In January, Shafik held a “Listening Forum,” where one of the Jewish students listed as plaintiffs in the lawsuit told her that Jewish students don’t feel safe on campus, causing them to avoid parts of campus or the campus in its entirely, and cited the university’s “inaction” on the matter. Shafik’s response was to mention “Columbia’s sponsored events” and cited one event that was actually disrupted by pro-Palestinian protesters, which she failed to mention. She also suggested that the university needs to better prepare students to be “more resilient,” per the lawsuit.

The lawsuit also includes allegations of antisemitism before Oct. 7, including a Jewish professor’s office walls being spray-painted with swastikas and an antisemitic slur in Nov. 2018, students “passing around an image of a swastika” in 2022 while repeating antisemitic conspiracy theories promulgated by rapper Kanye West and faculty members making anti-Israel comments such as claiming that Jews have no connection to Israel and that a map of Israel is a “military map of illegal conquest.”

The allegations of antisemitism listed in the lawsuit, and Columbia’s alleged inaction to those incidents, violate Title VI of the Civil Rights Act and New York state laws, the lawsuit contends. The plaintiffs are seeking monetary damages and injunctive relief requiring the university to better protect Jewish and Israeli students on campus.

“Columbia refuses to enforce its policies or protect Jewish and Israeli members of the campus community,” Yael Lerman, director of StandWithUs’ newly created Center for Legal Justice, said in a statement. “Columbia has created a pervasively hostile campus environment in which antisemitic activists act with impunity, knowing that there will be no real repercussions for their violations of campus policies.
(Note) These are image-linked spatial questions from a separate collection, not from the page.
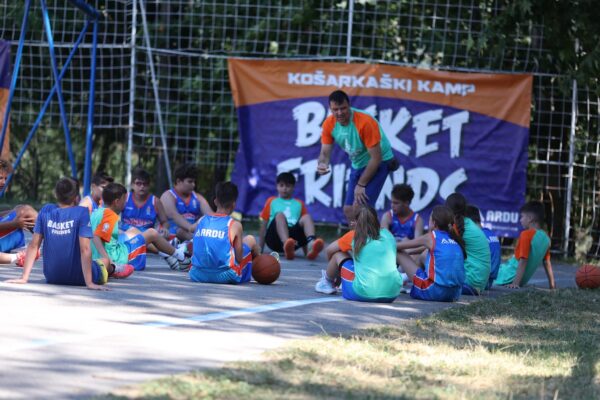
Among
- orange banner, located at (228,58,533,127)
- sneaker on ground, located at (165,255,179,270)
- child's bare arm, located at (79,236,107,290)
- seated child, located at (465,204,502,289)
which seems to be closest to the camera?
child's bare arm, located at (79,236,107,290)

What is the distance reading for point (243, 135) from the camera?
54.2 ft

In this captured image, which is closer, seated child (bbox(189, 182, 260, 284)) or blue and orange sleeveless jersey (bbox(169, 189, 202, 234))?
seated child (bbox(189, 182, 260, 284))

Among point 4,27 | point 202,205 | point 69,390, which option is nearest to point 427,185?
A: point 202,205

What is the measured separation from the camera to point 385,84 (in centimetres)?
1606

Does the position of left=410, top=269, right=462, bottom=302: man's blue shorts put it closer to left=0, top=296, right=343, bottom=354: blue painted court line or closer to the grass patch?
left=0, top=296, right=343, bottom=354: blue painted court line

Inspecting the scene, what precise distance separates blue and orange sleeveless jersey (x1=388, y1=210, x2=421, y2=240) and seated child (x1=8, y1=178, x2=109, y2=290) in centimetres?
461

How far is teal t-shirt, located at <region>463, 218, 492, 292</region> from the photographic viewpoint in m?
10.8

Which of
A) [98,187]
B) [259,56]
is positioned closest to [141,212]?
[98,187]

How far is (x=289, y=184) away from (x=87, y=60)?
21.2 feet

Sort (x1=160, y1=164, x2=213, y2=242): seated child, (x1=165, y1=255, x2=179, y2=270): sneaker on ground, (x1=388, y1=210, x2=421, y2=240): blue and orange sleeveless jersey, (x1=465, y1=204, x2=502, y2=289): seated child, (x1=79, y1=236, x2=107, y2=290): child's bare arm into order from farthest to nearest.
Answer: (x1=160, y1=164, x2=213, y2=242): seated child
(x1=388, y1=210, x2=421, y2=240): blue and orange sleeveless jersey
(x1=165, y1=255, x2=179, y2=270): sneaker on ground
(x1=465, y1=204, x2=502, y2=289): seated child
(x1=79, y1=236, x2=107, y2=290): child's bare arm

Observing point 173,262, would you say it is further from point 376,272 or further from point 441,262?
point 441,262

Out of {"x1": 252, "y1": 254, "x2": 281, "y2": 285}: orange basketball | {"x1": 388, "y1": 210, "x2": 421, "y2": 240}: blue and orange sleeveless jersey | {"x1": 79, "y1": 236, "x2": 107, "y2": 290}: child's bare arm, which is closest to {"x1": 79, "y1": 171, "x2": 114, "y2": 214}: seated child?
{"x1": 252, "y1": 254, "x2": 281, "y2": 285}: orange basketball

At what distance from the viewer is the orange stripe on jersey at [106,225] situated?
10273 mm

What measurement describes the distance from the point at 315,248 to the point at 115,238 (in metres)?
3.53
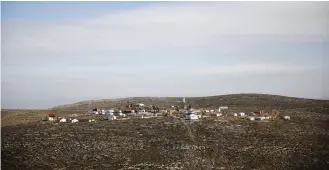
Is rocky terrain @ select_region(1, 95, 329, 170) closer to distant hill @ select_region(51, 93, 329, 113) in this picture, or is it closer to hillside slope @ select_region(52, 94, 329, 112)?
hillside slope @ select_region(52, 94, 329, 112)

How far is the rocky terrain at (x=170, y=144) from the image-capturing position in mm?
44406

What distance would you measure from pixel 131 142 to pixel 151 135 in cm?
404

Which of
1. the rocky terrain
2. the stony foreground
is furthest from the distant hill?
the stony foreground

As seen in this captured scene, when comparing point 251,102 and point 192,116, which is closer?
point 192,116

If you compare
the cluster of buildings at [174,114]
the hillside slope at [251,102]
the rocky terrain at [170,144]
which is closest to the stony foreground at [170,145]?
the rocky terrain at [170,144]

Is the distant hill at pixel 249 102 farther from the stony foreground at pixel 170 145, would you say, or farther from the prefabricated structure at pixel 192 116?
the prefabricated structure at pixel 192 116

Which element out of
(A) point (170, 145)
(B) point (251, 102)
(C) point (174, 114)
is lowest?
(A) point (170, 145)

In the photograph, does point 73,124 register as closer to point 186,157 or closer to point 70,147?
point 70,147

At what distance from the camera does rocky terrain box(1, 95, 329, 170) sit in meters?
44.4

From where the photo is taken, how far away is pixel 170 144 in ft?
165

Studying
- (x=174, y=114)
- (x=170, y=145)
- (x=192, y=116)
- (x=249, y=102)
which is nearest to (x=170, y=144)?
(x=170, y=145)

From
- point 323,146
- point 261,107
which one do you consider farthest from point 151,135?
point 261,107

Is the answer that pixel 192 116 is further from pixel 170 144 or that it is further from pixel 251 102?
pixel 251 102

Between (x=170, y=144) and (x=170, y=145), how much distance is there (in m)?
0.35
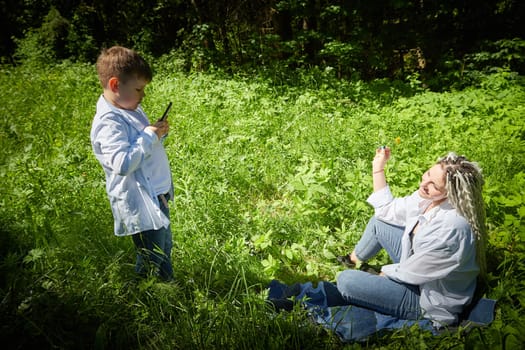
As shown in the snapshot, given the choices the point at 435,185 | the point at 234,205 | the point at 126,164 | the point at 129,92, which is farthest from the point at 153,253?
the point at 435,185

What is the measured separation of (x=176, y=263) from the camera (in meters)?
2.62

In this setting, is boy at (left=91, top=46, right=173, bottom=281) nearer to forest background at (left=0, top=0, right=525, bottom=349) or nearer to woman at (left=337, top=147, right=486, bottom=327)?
forest background at (left=0, top=0, right=525, bottom=349)

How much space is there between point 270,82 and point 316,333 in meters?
5.69

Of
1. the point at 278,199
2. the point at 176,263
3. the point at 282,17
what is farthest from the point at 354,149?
the point at 282,17

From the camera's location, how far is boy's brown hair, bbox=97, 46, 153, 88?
192 cm

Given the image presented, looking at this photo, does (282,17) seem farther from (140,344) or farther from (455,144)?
(140,344)

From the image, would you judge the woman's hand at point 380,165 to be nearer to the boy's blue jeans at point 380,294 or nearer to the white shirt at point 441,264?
the white shirt at point 441,264

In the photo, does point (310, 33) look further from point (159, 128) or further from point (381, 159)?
point (159, 128)

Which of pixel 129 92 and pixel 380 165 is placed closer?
pixel 129 92

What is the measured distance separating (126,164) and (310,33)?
7673 millimetres

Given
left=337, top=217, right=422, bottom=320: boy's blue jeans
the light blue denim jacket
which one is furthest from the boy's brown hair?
left=337, top=217, right=422, bottom=320: boy's blue jeans

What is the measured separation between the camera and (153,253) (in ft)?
7.20

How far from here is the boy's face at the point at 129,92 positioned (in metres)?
1.98

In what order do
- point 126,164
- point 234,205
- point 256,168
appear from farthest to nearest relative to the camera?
1. point 256,168
2. point 234,205
3. point 126,164
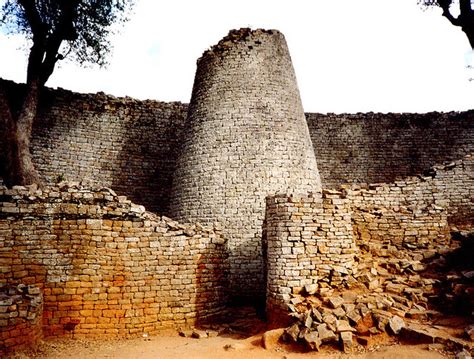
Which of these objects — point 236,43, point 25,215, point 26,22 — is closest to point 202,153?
point 236,43

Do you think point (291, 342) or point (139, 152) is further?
point (139, 152)

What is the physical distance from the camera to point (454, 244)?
25.1ft

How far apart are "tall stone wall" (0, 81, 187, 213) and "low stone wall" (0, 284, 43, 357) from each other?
252 inches

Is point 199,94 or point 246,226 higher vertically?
point 199,94

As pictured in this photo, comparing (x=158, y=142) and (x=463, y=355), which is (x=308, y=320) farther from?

Our aim in being a plaintiff in this lawsuit is to hold Columbia accountable under Title VI for blatant failures to live up to their obligations under federal law and to compel Columbia to restore its campus to the safe environment for Jewish students that existed over twenty-five [years] ago.”

“Columbia has created a pervasively hostile campus environment in which antisemitic activists act with impunity, knowing that there will be no real repercussions for their violations of campus policies.” –  Yael Lerman, StandWithUs

This is the second antisemitism lawsuit filed against the university this month. On Feb. 12, The Lawfare Project filed a lawsuit against the university on behalf of a Jewish student claiming that she was forced out of the university’s Dialectical Behavioral Training program due to antisemitic discrimination. The university declined to comment on the matter to the Journal at the time, as the university does not comment on pending litigation.